__ESTRATTO DEL TESTO__:
↓
Sono questi gli anni – sono questi gli eventi – che cambiano Il Maestro e Margherita: dopo averne distrutto le pagine, in una notte disperata, consegnandole al fuoco del camino Bulgakov riprende l'opera, la riscrive a memoria, ne tiene il contenuto preesistente ma ne modifica la struttura, nel 1930 s'inventa la figura del Maestro, nel 1931 fa nascere Margherita, rende la storia di Cristo e Ponzio Pilato un contro-commento dell'amoralità e del peccato moscovita, poi inserisce nella narrazione se stesso, la censura che lo ha colpito, la solitudine che lo attanaglia, il dolore che prova: il  libro diventa uno straordinario romanzo sul rapporto tra la verità e la bugia, tra la scrittura e la politica, tra la libertà e la prigionia, tra la voglia di esistere e l'impossibilità di scrivere, adempiere al proprio compito artistico, alla propria vocazione. Dentro ci finiscono le lettere alle quali non ha mai ricevuto risposta, la tangentopoli burocratica, la toponomastica cittadina, il dispotismo che il Soviet esercita sul quotidiano, i balli delle ambasciate straniere; ci finiscono i teatranti che temono di dar fastidio al regime, i critici che lo hanno stroncato per ordine del Partito, i colleghi che si lodano a vicenda mentre si abbuffano al ristorante del Circolo degli Scrittori; ci finiscono in qualche modo la morte di Majakovskij, “la triste storia” di Mandel'stam (di cui Stalin chiede: “Ma è davvero un Maestro?”), il “caos e non musica” con cui viene mortificato Šostakovič; dentro ci finiscono le notti passate in una casa che è uno scantinato, la lezione di Molière e delle sue beffe al sovrano, l'amore per la terza moglie, la sensazione della fine incombente e la voglia di scrivere nonostante tutto questo: sapendo di non poter comunque pubblicare, di non poter dare a questo romanzo dei lettori (almeno finché egli è in vita), di doversi affidare al tempo, sperando che il tempo – un giorno – riscatti il libro e il suo autore dall'oblio.
↑
__COMPITI DA SVOLGERE__:
(a) Elenca le coppie di termini opposti tra cui, secondo il brano su Bulgakov, si svolge il rapporto al centro del romanzo.
(b) Scrivi il seguito del brano su Bulgakov e Il Maestro e Margherita, partendo dopo la sua ultima frase.
Le righe riportate qui sotto non hanno alcun legame con il brano su Bulgakov.

__DATI ESTRATTI__:
↓
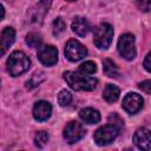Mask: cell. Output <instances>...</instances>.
I'll list each match as a JSON object with an SVG mask.
<instances>
[{"instance_id":"obj_1","label":"cell","mask_w":151,"mask_h":151,"mask_svg":"<svg viewBox=\"0 0 151 151\" xmlns=\"http://www.w3.org/2000/svg\"><path fill=\"white\" fill-rule=\"evenodd\" d=\"M64 79L71 86V88L76 91H92L98 84V80L96 78L87 77L85 74H80L79 72L72 71L64 72Z\"/></svg>"},{"instance_id":"obj_2","label":"cell","mask_w":151,"mask_h":151,"mask_svg":"<svg viewBox=\"0 0 151 151\" xmlns=\"http://www.w3.org/2000/svg\"><path fill=\"white\" fill-rule=\"evenodd\" d=\"M31 66L29 58L22 51H14L7 59L6 68L12 77H18L25 73Z\"/></svg>"},{"instance_id":"obj_3","label":"cell","mask_w":151,"mask_h":151,"mask_svg":"<svg viewBox=\"0 0 151 151\" xmlns=\"http://www.w3.org/2000/svg\"><path fill=\"white\" fill-rule=\"evenodd\" d=\"M113 27L110 24L103 22L96 27L93 32V42L99 50H107L112 42Z\"/></svg>"},{"instance_id":"obj_4","label":"cell","mask_w":151,"mask_h":151,"mask_svg":"<svg viewBox=\"0 0 151 151\" xmlns=\"http://www.w3.org/2000/svg\"><path fill=\"white\" fill-rule=\"evenodd\" d=\"M119 130H120V129H119L118 126H116V125L109 123V124H106V125L99 127V129L94 132L93 139H94L96 144H98V145H100V146L107 145V144H110L111 142H113V140L117 138V136H118V133H119Z\"/></svg>"},{"instance_id":"obj_5","label":"cell","mask_w":151,"mask_h":151,"mask_svg":"<svg viewBox=\"0 0 151 151\" xmlns=\"http://www.w3.org/2000/svg\"><path fill=\"white\" fill-rule=\"evenodd\" d=\"M117 48L119 54L126 59V60H132L136 57V45H134V37L131 33H125L120 35L118 39Z\"/></svg>"},{"instance_id":"obj_6","label":"cell","mask_w":151,"mask_h":151,"mask_svg":"<svg viewBox=\"0 0 151 151\" xmlns=\"http://www.w3.org/2000/svg\"><path fill=\"white\" fill-rule=\"evenodd\" d=\"M87 54V48L76 39H70L65 46V55L70 61H79Z\"/></svg>"},{"instance_id":"obj_7","label":"cell","mask_w":151,"mask_h":151,"mask_svg":"<svg viewBox=\"0 0 151 151\" xmlns=\"http://www.w3.org/2000/svg\"><path fill=\"white\" fill-rule=\"evenodd\" d=\"M85 136V129L78 122H70L64 129V138L68 144L79 142Z\"/></svg>"},{"instance_id":"obj_8","label":"cell","mask_w":151,"mask_h":151,"mask_svg":"<svg viewBox=\"0 0 151 151\" xmlns=\"http://www.w3.org/2000/svg\"><path fill=\"white\" fill-rule=\"evenodd\" d=\"M38 59L45 66H52L58 61V50L52 45H40L38 47Z\"/></svg>"},{"instance_id":"obj_9","label":"cell","mask_w":151,"mask_h":151,"mask_svg":"<svg viewBox=\"0 0 151 151\" xmlns=\"http://www.w3.org/2000/svg\"><path fill=\"white\" fill-rule=\"evenodd\" d=\"M144 104V100L142 98L140 94L136 93V92H130L127 93L124 99H123V107L127 113L134 114L137 113L139 110H142Z\"/></svg>"},{"instance_id":"obj_10","label":"cell","mask_w":151,"mask_h":151,"mask_svg":"<svg viewBox=\"0 0 151 151\" xmlns=\"http://www.w3.org/2000/svg\"><path fill=\"white\" fill-rule=\"evenodd\" d=\"M52 105L48 101L39 100L33 106V117L38 122H45L51 117Z\"/></svg>"},{"instance_id":"obj_11","label":"cell","mask_w":151,"mask_h":151,"mask_svg":"<svg viewBox=\"0 0 151 151\" xmlns=\"http://www.w3.org/2000/svg\"><path fill=\"white\" fill-rule=\"evenodd\" d=\"M133 143L136 146L144 151H150L151 149V136L150 131L145 127L138 129L133 136Z\"/></svg>"},{"instance_id":"obj_12","label":"cell","mask_w":151,"mask_h":151,"mask_svg":"<svg viewBox=\"0 0 151 151\" xmlns=\"http://www.w3.org/2000/svg\"><path fill=\"white\" fill-rule=\"evenodd\" d=\"M15 40V31L12 27H5L0 34V57H2L7 50L9 48V46H12V44Z\"/></svg>"},{"instance_id":"obj_13","label":"cell","mask_w":151,"mask_h":151,"mask_svg":"<svg viewBox=\"0 0 151 151\" xmlns=\"http://www.w3.org/2000/svg\"><path fill=\"white\" fill-rule=\"evenodd\" d=\"M79 117L86 124H97L100 122V113L93 107H85L79 111Z\"/></svg>"},{"instance_id":"obj_14","label":"cell","mask_w":151,"mask_h":151,"mask_svg":"<svg viewBox=\"0 0 151 151\" xmlns=\"http://www.w3.org/2000/svg\"><path fill=\"white\" fill-rule=\"evenodd\" d=\"M72 31L79 37H85L90 31V24L85 18L76 17L72 21Z\"/></svg>"},{"instance_id":"obj_15","label":"cell","mask_w":151,"mask_h":151,"mask_svg":"<svg viewBox=\"0 0 151 151\" xmlns=\"http://www.w3.org/2000/svg\"><path fill=\"white\" fill-rule=\"evenodd\" d=\"M119 94H120V90L116 85H113V84H107L104 87L103 98L107 103H114V101H117L118 98H119Z\"/></svg>"},{"instance_id":"obj_16","label":"cell","mask_w":151,"mask_h":151,"mask_svg":"<svg viewBox=\"0 0 151 151\" xmlns=\"http://www.w3.org/2000/svg\"><path fill=\"white\" fill-rule=\"evenodd\" d=\"M103 70H104V73L110 77V78H117L119 76V70L118 67L116 66V64L109 59V58H105L103 60Z\"/></svg>"},{"instance_id":"obj_17","label":"cell","mask_w":151,"mask_h":151,"mask_svg":"<svg viewBox=\"0 0 151 151\" xmlns=\"http://www.w3.org/2000/svg\"><path fill=\"white\" fill-rule=\"evenodd\" d=\"M44 79H45L44 72H42V71H35V72L31 76V78L26 81V88L32 90V88L37 87L38 85H40V84L44 81Z\"/></svg>"},{"instance_id":"obj_18","label":"cell","mask_w":151,"mask_h":151,"mask_svg":"<svg viewBox=\"0 0 151 151\" xmlns=\"http://www.w3.org/2000/svg\"><path fill=\"white\" fill-rule=\"evenodd\" d=\"M42 42V38H41V34L37 33V32H29L27 35H26V44L29 46V47H39Z\"/></svg>"},{"instance_id":"obj_19","label":"cell","mask_w":151,"mask_h":151,"mask_svg":"<svg viewBox=\"0 0 151 151\" xmlns=\"http://www.w3.org/2000/svg\"><path fill=\"white\" fill-rule=\"evenodd\" d=\"M96 71H97V65L92 60H87L83 63L78 68V72L80 74H93Z\"/></svg>"},{"instance_id":"obj_20","label":"cell","mask_w":151,"mask_h":151,"mask_svg":"<svg viewBox=\"0 0 151 151\" xmlns=\"http://www.w3.org/2000/svg\"><path fill=\"white\" fill-rule=\"evenodd\" d=\"M33 140H34L35 146H38V147L41 149V147H44L47 144V142H48V134L45 131H38V132H35Z\"/></svg>"},{"instance_id":"obj_21","label":"cell","mask_w":151,"mask_h":151,"mask_svg":"<svg viewBox=\"0 0 151 151\" xmlns=\"http://www.w3.org/2000/svg\"><path fill=\"white\" fill-rule=\"evenodd\" d=\"M72 101V93L68 90H61L58 94V103L60 106H67Z\"/></svg>"},{"instance_id":"obj_22","label":"cell","mask_w":151,"mask_h":151,"mask_svg":"<svg viewBox=\"0 0 151 151\" xmlns=\"http://www.w3.org/2000/svg\"><path fill=\"white\" fill-rule=\"evenodd\" d=\"M52 31H53V34L55 35V37H58V35H60L64 31H65V28H66V24L64 22V20L61 19V18H57L54 21H53V25H52Z\"/></svg>"},{"instance_id":"obj_23","label":"cell","mask_w":151,"mask_h":151,"mask_svg":"<svg viewBox=\"0 0 151 151\" xmlns=\"http://www.w3.org/2000/svg\"><path fill=\"white\" fill-rule=\"evenodd\" d=\"M150 2L151 0H136L137 7L143 12H147L150 9Z\"/></svg>"},{"instance_id":"obj_24","label":"cell","mask_w":151,"mask_h":151,"mask_svg":"<svg viewBox=\"0 0 151 151\" xmlns=\"http://www.w3.org/2000/svg\"><path fill=\"white\" fill-rule=\"evenodd\" d=\"M109 123H111V124H113V125H116V126H118L119 129H122L123 127V120L117 116V114H111L110 117H109Z\"/></svg>"},{"instance_id":"obj_25","label":"cell","mask_w":151,"mask_h":151,"mask_svg":"<svg viewBox=\"0 0 151 151\" xmlns=\"http://www.w3.org/2000/svg\"><path fill=\"white\" fill-rule=\"evenodd\" d=\"M139 88H140L142 91H144L146 94H150V92H151V81H150V80H144V81H142V83L139 84Z\"/></svg>"},{"instance_id":"obj_26","label":"cell","mask_w":151,"mask_h":151,"mask_svg":"<svg viewBox=\"0 0 151 151\" xmlns=\"http://www.w3.org/2000/svg\"><path fill=\"white\" fill-rule=\"evenodd\" d=\"M150 57H151V53H147V54H146V57H145V59H144V63H143V65H144V67H145V70H146L147 72H150V71H151Z\"/></svg>"},{"instance_id":"obj_27","label":"cell","mask_w":151,"mask_h":151,"mask_svg":"<svg viewBox=\"0 0 151 151\" xmlns=\"http://www.w3.org/2000/svg\"><path fill=\"white\" fill-rule=\"evenodd\" d=\"M51 2H52V0H41L40 1V6H42L44 9H47L48 6L51 5Z\"/></svg>"},{"instance_id":"obj_28","label":"cell","mask_w":151,"mask_h":151,"mask_svg":"<svg viewBox=\"0 0 151 151\" xmlns=\"http://www.w3.org/2000/svg\"><path fill=\"white\" fill-rule=\"evenodd\" d=\"M4 17H5V8H4V6L0 4V21L4 19Z\"/></svg>"},{"instance_id":"obj_29","label":"cell","mask_w":151,"mask_h":151,"mask_svg":"<svg viewBox=\"0 0 151 151\" xmlns=\"http://www.w3.org/2000/svg\"><path fill=\"white\" fill-rule=\"evenodd\" d=\"M67 1H76V0H67Z\"/></svg>"}]
</instances>
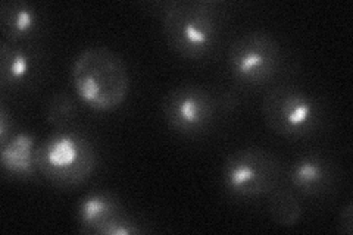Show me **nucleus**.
Segmentation results:
<instances>
[{
  "mask_svg": "<svg viewBox=\"0 0 353 235\" xmlns=\"http://www.w3.org/2000/svg\"><path fill=\"white\" fill-rule=\"evenodd\" d=\"M280 176L279 159L259 147L240 149L231 153L221 172L225 193L245 200L268 196L279 185Z\"/></svg>",
  "mask_w": 353,
  "mask_h": 235,
  "instance_id": "nucleus-5",
  "label": "nucleus"
},
{
  "mask_svg": "<svg viewBox=\"0 0 353 235\" xmlns=\"http://www.w3.org/2000/svg\"><path fill=\"white\" fill-rule=\"evenodd\" d=\"M339 231L341 234L352 235L353 232V206L352 203H347L346 207L341 210L340 219H339Z\"/></svg>",
  "mask_w": 353,
  "mask_h": 235,
  "instance_id": "nucleus-16",
  "label": "nucleus"
},
{
  "mask_svg": "<svg viewBox=\"0 0 353 235\" xmlns=\"http://www.w3.org/2000/svg\"><path fill=\"white\" fill-rule=\"evenodd\" d=\"M77 116V108L72 97L66 93L53 94L46 105V119L58 130H66Z\"/></svg>",
  "mask_w": 353,
  "mask_h": 235,
  "instance_id": "nucleus-14",
  "label": "nucleus"
},
{
  "mask_svg": "<svg viewBox=\"0 0 353 235\" xmlns=\"http://www.w3.org/2000/svg\"><path fill=\"white\" fill-rule=\"evenodd\" d=\"M289 181L301 194L319 197L334 187L336 170L324 156L309 153L293 162L289 171Z\"/></svg>",
  "mask_w": 353,
  "mask_h": 235,
  "instance_id": "nucleus-8",
  "label": "nucleus"
},
{
  "mask_svg": "<svg viewBox=\"0 0 353 235\" xmlns=\"http://www.w3.org/2000/svg\"><path fill=\"white\" fill-rule=\"evenodd\" d=\"M39 59L28 48L2 41L0 44V80L3 88L19 90L34 81Z\"/></svg>",
  "mask_w": 353,
  "mask_h": 235,
  "instance_id": "nucleus-10",
  "label": "nucleus"
},
{
  "mask_svg": "<svg viewBox=\"0 0 353 235\" xmlns=\"http://www.w3.org/2000/svg\"><path fill=\"white\" fill-rule=\"evenodd\" d=\"M123 214H125V209L115 196L94 192L81 198L77 209V219L84 232L101 234L105 225Z\"/></svg>",
  "mask_w": 353,
  "mask_h": 235,
  "instance_id": "nucleus-11",
  "label": "nucleus"
},
{
  "mask_svg": "<svg viewBox=\"0 0 353 235\" xmlns=\"http://www.w3.org/2000/svg\"><path fill=\"white\" fill-rule=\"evenodd\" d=\"M72 85L85 106L97 112H112L125 102L130 75L118 53L105 46H92L74 61Z\"/></svg>",
  "mask_w": 353,
  "mask_h": 235,
  "instance_id": "nucleus-2",
  "label": "nucleus"
},
{
  "mask_svg": "<svg viewBox=\"0 0 353 235\" xmlns=\"http://www.w3.org/2000/svg\"><path fill=\"white\" fill-rule=\"evenodd\" d=\"M12 128V124L9 122V115L5 105L0 108V145H3L9 141L12 136H9V131Z\"/></svg>",
  "mask_w": 353,
  "mask_h": 235,
  "instance_id": "nucleus-17",
  "label": "nucleus"
},
{
  "mask_svg": "<svg viewBox=\"0 0 353 235\" xmlns=\"http://www.w3.org/2000/svg\"><path fill=\"white\" fill-rule=\"evenodd\" d=\"M97 154L83 134L59 130L37 150V167L43 176L62 188L80 185L94 171Z\"/></svg>",
  "mask_w": 353,
  "mask_h": 235,
  "instance_id": "nucleus-3",
  "label": "nucleus"
},
{
  "mask_svg": "<svg viewBox=\"0 0 353 235\" xmlns=\"http://www.w3.org/2000/svg\"><path fill=\"white\" fill-rule=\"evenodd\" d=\"M262 114L271 131L290 140L312 137L324 127L325 109L293 85H277L265 94Z\"/></svg>",
  "mask_w": 353,
  "mask_h": 235,
  "instance_id": "nucleus-4",
  "label": "nucleus"
},
{
  "mask_svg": "<svg viewBox=\"0 0 353 235\" xmlns=\"http://www.w3.org/2000/svg\"><path fill=\"white\" fill-rule=\"evenodd\" d=\"M228 70L245 87H262L272 81L281 70L280 43L267 31H249L230 44Z\"/></svg>",
  "mask_w": 353,
  "mask_h": 235,
  "instance_id": "nucleus-6",
  "label": "nucleus"
},
{
  "mask_svg": "<svg viewBox=\"0 0 353 235\" xmlns=\"http://www.w3.org/2000/svg\"><path fill=\"white\" fill-rule=\"evenodd\" d=\"M268 196V212L275 223H279L280 227L290 228L301 221L303 209L301 201L290 190L275 187Z\"/></svg>",
  "mask_w": 353,
  "mask_h": 235,
  "instance_id": "nucleus-13",
  "label": "nucleus"
},
{
  "mask_svg": "<svg viewBox=\"0 0 353 235\" xmlns=\"http://www.w3.org/2000/svg\"><path fill=\"white\" fill-rule=\"evenodd\" d=\"M218 108V100L206 88L183 84L165 96L162 114L167 124L181 136L199 137L214 125Z\"/></svg>",
  "mask_w": 353,
  "mask_h": 235,
  "instance_id": "nucleus-7",
  "label": "nucleus"
},
{
  "mask_svg": "<svg viewBox=\"0 0 353 235\" xmlns=\"http://www.w3.org/2000/svg\"><path fill=\"white\" fill-rule=\"evenodd\" d=\"M141 232H145V229L139 225V222H136L127 214H123L105 225L101 231V235H136Z\"/></svg>",
  "mask_w": 353,
  "mask_h": 235,
  "instance_id": "nucleus-15",
  "label": "nucleus"
},
{
  "mask_svg": "<svg viewBox=\"0 0 353 235\" xmlns=\"http://www.w3.org/2000/svg\"><path fill=\"white\" fill-rule=\"evenodd\" d=\"M223 25V3L211 0L172 2L162 19V30L170 48L193 61L205 59L214 53Z\"/></svg>",
  "mask_w": 353,
  "mask_h": 235,
  "instance_id": "nucleus-1",
  "label": "nucleus"
},
{
  "mask_svg": "<svg viewBox=\"0 0 353 235\" xmlns=\"http://www.w3.org/2000/svg\"><path fill=\"white\" fill-rule=\"evenodd\" d=\"M37 150L34 137L27 132L15 134L6 144L0 145L2 167L9 175L26 180L39 171Z\"/></svg>",
  "mask_w": 353,
  "mask_h": 235,
  "instance_id": "nucleus-12",
  "label": "nucleus"
},
{
  "mask_svg": "<svg viewBox=\"0 0 353 235\" xmlns=\"http://www.w3.org/2000/svg\"><path fill=\"white\" fill-rule=\"evenodd\" d=\"M0 27L6 41L22 44L36 40L43 30L39 9L26 0H10L0 5Z\"/></svg>",
  "mask_w": 353,
  "mask_h": 235,
  "instance_id": "nucleus-9",
  "label": "nucleus"
}]
</instances>
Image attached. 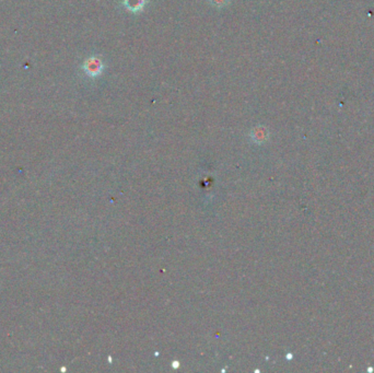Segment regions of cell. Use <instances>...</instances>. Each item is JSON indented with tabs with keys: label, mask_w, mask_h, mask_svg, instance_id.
Returning a JSON list of instances; mask_svg holds the SVG:
<instances>
[{
	"label": "cell",
	"mask_w": 374,
	"mask_h": 373,
	"mask_svg": "<svg viewBox=\"0 0 374 373\" xmlns=\"http://www.w3.org/2000/svg\"><path fill=\"white\" fill-rule=\"evenodd\" d=\"M252 139L256 143H263L267 138H268V131L263 126H258L255 129L251 132Z\"/></svg>",
	"instance_id": "3"
},
{
	"label": "cell",
	"mask_w": 374,
	"mask_h": 373,
	"mask_svg": "<svg viewBox=\"0 0 374 373\" xmlns=\"http://www.w3.org/2000/svg\"><path fill=\"white\" fill-rule=\"evenodd\" d=\"M124 8L132 13H138L145 9L146 5L148 4V0H123Z\"/></svg>",
	"instance_id": "2"
},
{
	"label": "cell",
	"mask_w": 374,
	"mask_h": 373,
	"mask_svg": "<svg viewBox=\"0 0 374 373\" xmlns=\"http://www.w3.org/2000/svg\"><path fill=\"white\" fill-rule=\"evenodd\" d=\"M231 0H209V3L215 8H223L226 5L230 4Z\"/></svg>",
	"instance_id": "4"
},
{
	"label": "cell",
	"mask_w": 374,
	"mask_h": 373,
	"mask_svg": "<svg viewBox=\"0 0 374 373\" xmlns=\"http://www.w3.org/2000/svg\"><path fill=\"white\" fill-rule=\"evenodd\" d=\"M85 74L91 78H97L104 70V64L99 57H91L84 64Z\"/></svg>",
	"instance_id": "1"
}]
</instances>
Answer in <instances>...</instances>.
↑
__RISULTATI__:
(a)
- la verità e la bugia
- la scrittura e la politica
- la libertà e la prigionia
- la voglia di esistere e l'impossibilità di scrivere

(b)
Bulgakov lavora a Il Maestro e Margherita fino all'ultimo dei suoi giorni, fino al 1940: vi lavora quando viene assunto al Teatro d'Arte e al Bol'soj – continuando tuttavia a subire dinieghi e censure –, vi lavora mentre vede amici, nemici e colleghi crollare (impoveriti, umiliati, sequestrati, torturati, indotti al suicidio, mandati al confine, spariti nel nulla oppure incarcerati e lasciati tornare a casa a distanza di anni), vi lavora anche quando la vista peggiora e il corpo si ammala; Bulgakov “non abbandona più il suo romanzo”, procedendo “a testa bassa”: “Nottata con Pilato” scrive alla moglie, “sono alla fine del secondo capitolo” le scrive ancora, “sesto capitolo” e “undici capitoli pronti”, “siamo a sedici”, “sto dettando il capitolo ventuno”, “ho di fronte a me 227 pagine dattiloscritte”, “sto dettando il capitolo ventitré”, “stiamo scrivendo il capitolo ventisei”, “non sto bene ma lavoro al capitolo ventotto”.
“Devo finire il romanzo! Ora! Adesso!”.
Devo finirlo, prima che la morte mi colga.

 

E se il libro fosse uno spettacolo teatrale?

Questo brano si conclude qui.